- **TASK STATEMENT**
Copy out exactly the lines below that run from the one holding "The Mill House" to the one holding "[未使用]ベネフィーク クリアバウンスクリーム40g", keeping both of those lines and no others.

- **DATA TO EXAMINE**
:::::
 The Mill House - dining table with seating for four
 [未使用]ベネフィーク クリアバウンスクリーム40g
:::::
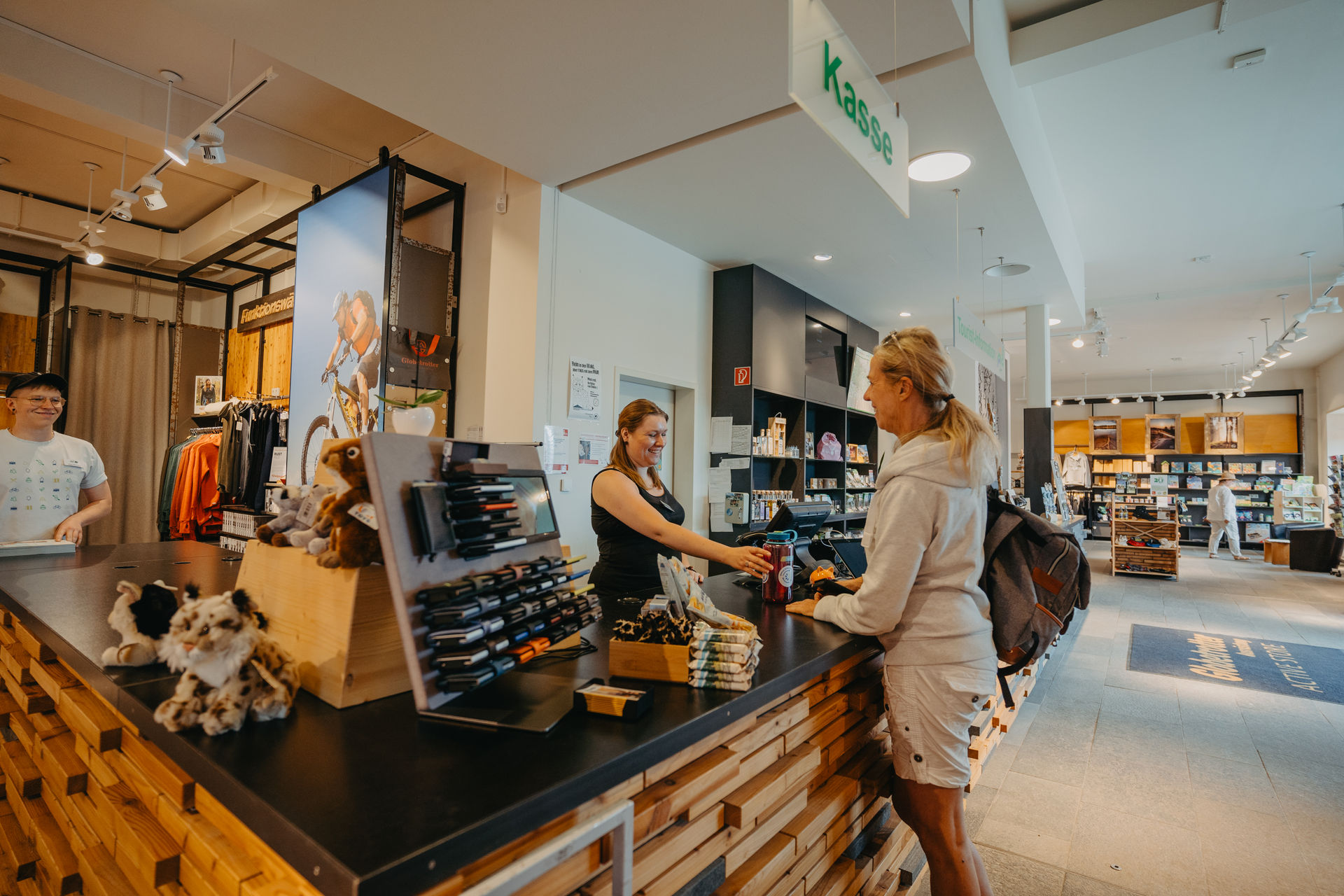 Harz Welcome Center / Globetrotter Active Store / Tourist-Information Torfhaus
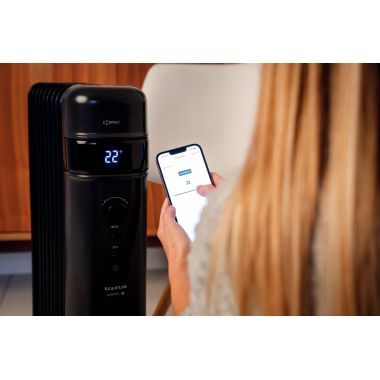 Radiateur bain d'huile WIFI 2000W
:::::
- **RESPONSE AREA**
 The Mill House - dining table with seating for four
 [未使用]ベネフィーク クリアバウンスクリーム40g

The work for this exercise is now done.